Waldek’s role within the project involves the visualisation of downloaded and analysed data. He is always on the lookout for a visual form that helps reveal new information, patterns, and regularities. He is responsible for the design designs and programming of visualisations and tools, both for internal Medialab use, and those that will be available in installation form at the exhibition or on the web. He also participates in data processing and analysis at earlier research stages.
Paulina is responsible for developing design frameworks for the visualisation tools with which to illustrate the state of culture in Katowice. The methodology and tools she uses to streamline team decision-making and select appropriate visual solutions are based on design and visual thinking. This kind of approach translates directly into a practice of visualising our research results on an ongoing basis, and has a bearing on the decisions relating to the final exhibition and the promotional strategy for the Shared Cities project in Katowice.
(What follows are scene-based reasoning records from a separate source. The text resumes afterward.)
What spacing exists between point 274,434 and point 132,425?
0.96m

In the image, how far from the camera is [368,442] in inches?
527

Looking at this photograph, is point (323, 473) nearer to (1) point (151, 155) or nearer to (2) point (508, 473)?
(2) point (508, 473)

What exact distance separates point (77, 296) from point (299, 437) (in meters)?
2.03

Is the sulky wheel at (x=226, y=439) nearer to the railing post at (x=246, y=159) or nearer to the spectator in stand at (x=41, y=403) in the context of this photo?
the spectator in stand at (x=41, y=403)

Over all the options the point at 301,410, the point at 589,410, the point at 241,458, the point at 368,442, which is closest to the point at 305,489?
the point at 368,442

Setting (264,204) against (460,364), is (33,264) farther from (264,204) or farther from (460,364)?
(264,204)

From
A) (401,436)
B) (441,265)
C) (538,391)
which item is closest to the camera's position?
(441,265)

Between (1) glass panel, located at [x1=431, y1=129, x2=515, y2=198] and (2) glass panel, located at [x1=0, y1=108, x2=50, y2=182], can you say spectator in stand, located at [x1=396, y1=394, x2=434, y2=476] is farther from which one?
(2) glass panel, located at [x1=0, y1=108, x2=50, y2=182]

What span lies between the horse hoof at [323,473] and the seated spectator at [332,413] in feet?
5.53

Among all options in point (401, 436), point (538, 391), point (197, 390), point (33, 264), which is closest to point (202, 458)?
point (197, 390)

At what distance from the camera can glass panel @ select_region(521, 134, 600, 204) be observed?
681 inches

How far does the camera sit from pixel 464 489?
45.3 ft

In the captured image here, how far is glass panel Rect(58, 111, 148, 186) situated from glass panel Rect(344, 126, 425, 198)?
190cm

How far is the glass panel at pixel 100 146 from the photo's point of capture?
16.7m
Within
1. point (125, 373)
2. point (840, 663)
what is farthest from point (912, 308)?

Waldek: Due to the large amount of data and iterative nature of work, I have almost completely abandoned creating visualisations created ‘manually’ using graphics editors, such as Adobe Illustrator. Instead, I try to learn the tools that allow me to dynamically generate once prepared charts for many consecutive data sets. Currently, most of our research results are visualised using two JavaScript libraries: highcharts and d3.js. For prototyping and exploratory visualisations, we use a number of tools, such as RAWGraphs, Plotly, and Gephi, as well as charts generated during data analysis in R.
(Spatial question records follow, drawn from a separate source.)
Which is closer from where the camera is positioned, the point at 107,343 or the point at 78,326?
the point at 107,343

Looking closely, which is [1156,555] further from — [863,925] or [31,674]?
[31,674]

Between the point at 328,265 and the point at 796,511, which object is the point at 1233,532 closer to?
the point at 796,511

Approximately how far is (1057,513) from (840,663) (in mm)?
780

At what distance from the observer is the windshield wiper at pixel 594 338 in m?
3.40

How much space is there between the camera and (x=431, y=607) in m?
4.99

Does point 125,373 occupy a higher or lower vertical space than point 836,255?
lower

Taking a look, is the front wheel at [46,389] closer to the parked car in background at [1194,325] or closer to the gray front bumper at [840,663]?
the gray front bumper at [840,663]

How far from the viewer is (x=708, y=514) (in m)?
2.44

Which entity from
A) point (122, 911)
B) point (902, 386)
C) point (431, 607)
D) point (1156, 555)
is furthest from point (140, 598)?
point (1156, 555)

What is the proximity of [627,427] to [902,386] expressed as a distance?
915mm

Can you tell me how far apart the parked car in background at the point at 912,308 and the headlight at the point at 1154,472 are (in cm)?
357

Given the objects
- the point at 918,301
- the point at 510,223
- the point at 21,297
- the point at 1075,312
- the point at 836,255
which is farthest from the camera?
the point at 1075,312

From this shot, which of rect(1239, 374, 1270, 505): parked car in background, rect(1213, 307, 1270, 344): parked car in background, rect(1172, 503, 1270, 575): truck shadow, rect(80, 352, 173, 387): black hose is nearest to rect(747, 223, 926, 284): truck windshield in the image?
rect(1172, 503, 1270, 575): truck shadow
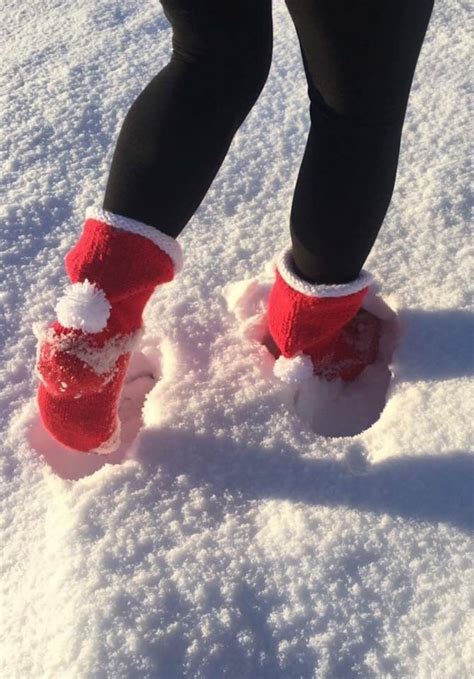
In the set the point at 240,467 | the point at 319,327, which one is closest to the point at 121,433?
the point at 240,467

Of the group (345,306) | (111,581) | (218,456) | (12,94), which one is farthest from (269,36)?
(12,94)

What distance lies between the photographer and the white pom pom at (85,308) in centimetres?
69

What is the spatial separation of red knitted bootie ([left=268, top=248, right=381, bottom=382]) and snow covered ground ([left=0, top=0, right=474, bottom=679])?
3cm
Paulina: As regards the ongoing visualisation of the results, I offer support with the styling of visualisations at the final stages of the process. This mainly involves delivering visualisation components that later get into programmed in with e.g. d3. Such graphic components, normally created as vector objects in Adobe Illustrator, are then used to develop systems for different types of visualisations.
Paulina: Regardless of the operational pattern chosen, the three milestones of data> info> knowledge are always present in any instance of information processing. This means that in order to find out what a particular data set contains, we need to know its organisation. It is the careful study of the data that allows us to see the information contained in them and capture the relevant items.
Waldek: First off, you need to learn the structure of the set, analyse the data itself, and select interesting threads. These activities usually involve several people – the important thing is that a designer should already be involved at this stage. The resulting visualisation should reflect the structure of the data (e.g. continuous numerical data can be presented as a line charts, which cannot be applied to categorical data). On the other hand, what must also be taken into account is the recipient along with their knowledge and skills.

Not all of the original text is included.